→ **MATERIAL FOR THE TASK**
========================================================================
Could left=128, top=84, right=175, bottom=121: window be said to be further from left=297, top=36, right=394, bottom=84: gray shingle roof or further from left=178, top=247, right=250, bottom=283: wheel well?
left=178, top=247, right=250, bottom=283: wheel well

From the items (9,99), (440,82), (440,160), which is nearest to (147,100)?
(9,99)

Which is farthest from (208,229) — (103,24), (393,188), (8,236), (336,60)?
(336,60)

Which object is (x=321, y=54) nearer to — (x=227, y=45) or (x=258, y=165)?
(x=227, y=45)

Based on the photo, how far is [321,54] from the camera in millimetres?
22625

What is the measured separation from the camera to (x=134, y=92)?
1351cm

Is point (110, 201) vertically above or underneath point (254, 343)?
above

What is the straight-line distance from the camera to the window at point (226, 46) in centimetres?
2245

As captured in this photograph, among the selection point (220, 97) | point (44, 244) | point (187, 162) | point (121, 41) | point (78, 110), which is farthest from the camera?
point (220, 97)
========================================================================
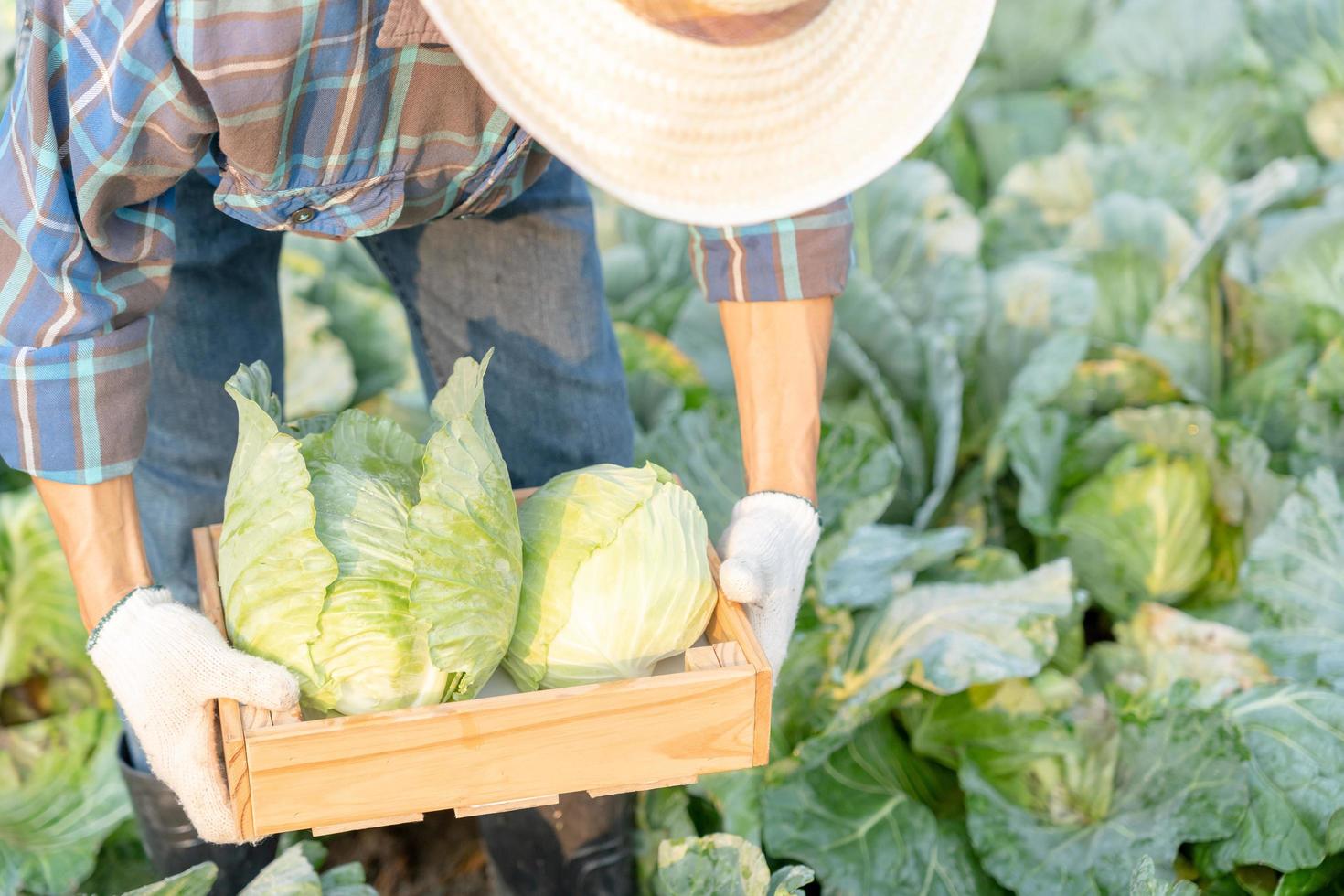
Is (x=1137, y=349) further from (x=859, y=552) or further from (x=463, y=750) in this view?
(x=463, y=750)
========================================================================
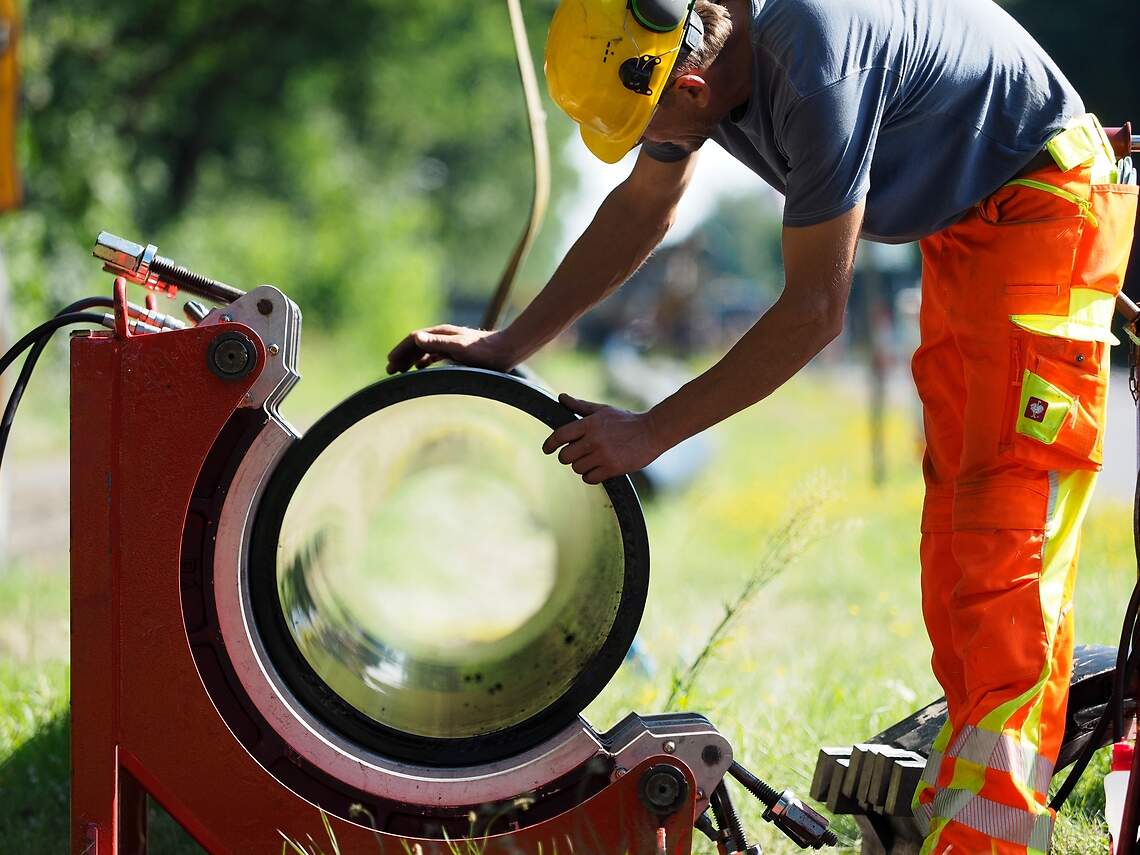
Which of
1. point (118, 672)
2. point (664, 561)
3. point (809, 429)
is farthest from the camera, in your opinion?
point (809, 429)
========================================================================
Pull out each line of the preceding entries that contains the word "above", treating uppercase and lowercase as different.

Is point (110, 201) vertically above or underneath point (254, 343)?
above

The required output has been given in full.